**DOCUMENT SEGMENT:**
****************************************
# Will it be a problems?



## SangkaiMerah (Dec 1, 2011)

Hye.. 

My name is damien n i got few questions to ask about hedgehog.. I planning to buy a pair of hedgehog n i really interested bout this animal.. From what i read from ur articles saying do not put hedgehog in a glass/tank aqurium cz it did not have a good ventilation.. Oky what is i still want to put it in an aqurium tank will it b a problem? Ive converted my tank to be like a mini self support free eating n safe playing zone for the hedgehog n the tank ive incl black soil tht have earthworm, grass on top, a small plant tht hedgehog cannot climb, artificial sunlight (due to the tank is inside the house n sunlight cannot reach) automatically open for 6hrs, a complete house for hedge to sleep n play wheels and also ive incl a small battery free standing fan (size like our normal pen) for ventilation n automatically on every 2hrs for 20mins and my converted aqurium didnt have any cover on top cz ive replace it with a wire to preven my cat entering the tank.. Length 2ft, width 1ft n height 1ft (aqurium size).. So my question is will it still a problem if i decided to put my hedgehog in there? In my point of view is suffiect in oxygen (due to the plant n grass), sunlight (artificial sunlamp), a good ventilations (open lids n fan).. Pls assist me in these matters cz i really interested to pet a hedgehog n ive spend a lot of energy in planning the tank for the hedgehog before i found these websits .. 

Sincerely, 
Damien...

Sent from my iPad


----------



## Hedgieonboard (Nov 15, 2009)
****************************************
**GIVEN INSTRUCTION 1:** According to the forum thread, what are the length, width, and height of the converted aquarium tank?

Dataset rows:
****************************************
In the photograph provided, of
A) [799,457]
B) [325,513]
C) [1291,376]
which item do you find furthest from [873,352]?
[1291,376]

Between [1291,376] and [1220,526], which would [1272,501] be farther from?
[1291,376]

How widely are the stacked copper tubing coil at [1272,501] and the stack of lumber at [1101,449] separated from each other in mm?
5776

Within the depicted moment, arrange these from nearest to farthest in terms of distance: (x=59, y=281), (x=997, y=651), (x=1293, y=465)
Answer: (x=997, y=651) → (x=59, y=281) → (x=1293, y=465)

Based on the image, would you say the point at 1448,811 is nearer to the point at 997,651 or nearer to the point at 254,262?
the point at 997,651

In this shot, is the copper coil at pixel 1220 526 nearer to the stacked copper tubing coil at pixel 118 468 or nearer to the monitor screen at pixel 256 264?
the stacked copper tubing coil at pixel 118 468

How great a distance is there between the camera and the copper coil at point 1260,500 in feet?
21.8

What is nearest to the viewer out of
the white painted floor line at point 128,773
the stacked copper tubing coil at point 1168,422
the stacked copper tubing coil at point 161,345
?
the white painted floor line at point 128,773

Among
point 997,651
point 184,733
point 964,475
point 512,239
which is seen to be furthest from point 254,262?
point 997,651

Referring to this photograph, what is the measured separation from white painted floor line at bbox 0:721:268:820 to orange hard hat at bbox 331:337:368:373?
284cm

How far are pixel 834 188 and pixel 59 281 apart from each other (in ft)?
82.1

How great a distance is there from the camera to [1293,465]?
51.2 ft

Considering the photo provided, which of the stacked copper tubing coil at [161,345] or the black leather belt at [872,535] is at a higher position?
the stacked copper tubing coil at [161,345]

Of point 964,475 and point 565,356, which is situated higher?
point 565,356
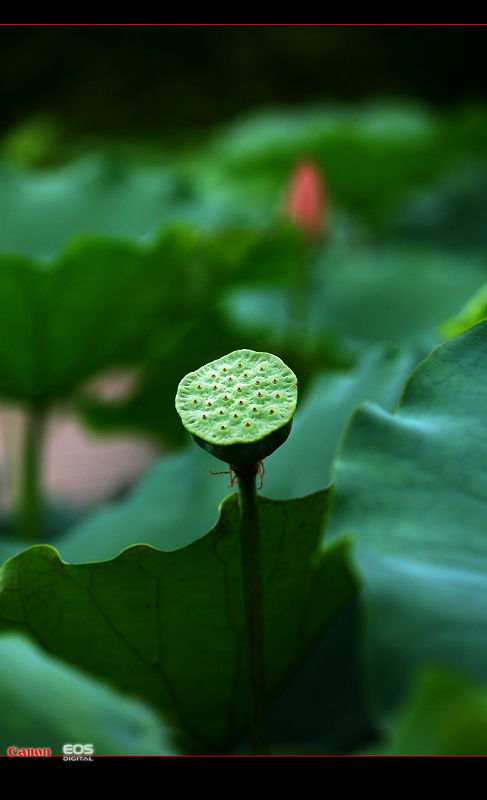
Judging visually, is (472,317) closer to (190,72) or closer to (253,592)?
(253,592)

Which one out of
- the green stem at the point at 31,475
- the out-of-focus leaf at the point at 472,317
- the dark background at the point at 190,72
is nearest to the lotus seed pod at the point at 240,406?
the out-of-focus leaf at the point at 472,317

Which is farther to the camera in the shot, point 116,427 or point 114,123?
point 114,123

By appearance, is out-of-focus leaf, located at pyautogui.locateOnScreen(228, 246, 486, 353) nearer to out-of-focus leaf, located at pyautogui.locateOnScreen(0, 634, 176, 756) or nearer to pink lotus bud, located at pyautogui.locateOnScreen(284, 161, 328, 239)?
pink lotus bud, located at pyautogui.locateOnScreen(284, 161, 328, 239)

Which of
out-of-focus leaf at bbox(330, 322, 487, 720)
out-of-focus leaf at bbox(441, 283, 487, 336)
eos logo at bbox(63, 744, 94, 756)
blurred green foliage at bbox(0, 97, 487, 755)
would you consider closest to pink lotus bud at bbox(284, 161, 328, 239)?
blurred green foliage at bbox(0, 97, 487, 755)

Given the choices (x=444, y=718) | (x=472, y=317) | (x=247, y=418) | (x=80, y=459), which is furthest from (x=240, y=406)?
(x=80, y=459)

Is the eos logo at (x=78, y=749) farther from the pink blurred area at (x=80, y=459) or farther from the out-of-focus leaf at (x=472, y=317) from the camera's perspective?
the pink blurred area at (x=80, y=459)
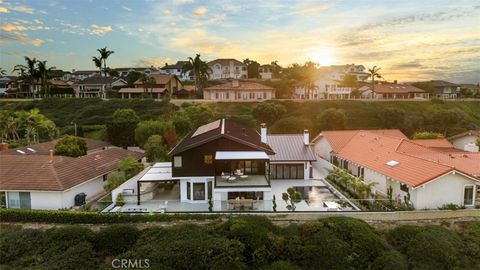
****************************************
**GIVEN INSTRUCTION 2:** Gather every line of the records that contains the string "logo", matching case exactly.

**TASK SOLUTION 1:** It is 2 ft long, 1 ft wide, and 1 ft high.

**TASK SOLUTION 2:**
eos logo at bbox(63, 744, 94, 756)
Is the eos logo at (x=78, y=749) farther from the pink blurred area at (x=80, y=459) or farther from the out-of-focus leaf at (x=472, y=317) from the camera's perspective?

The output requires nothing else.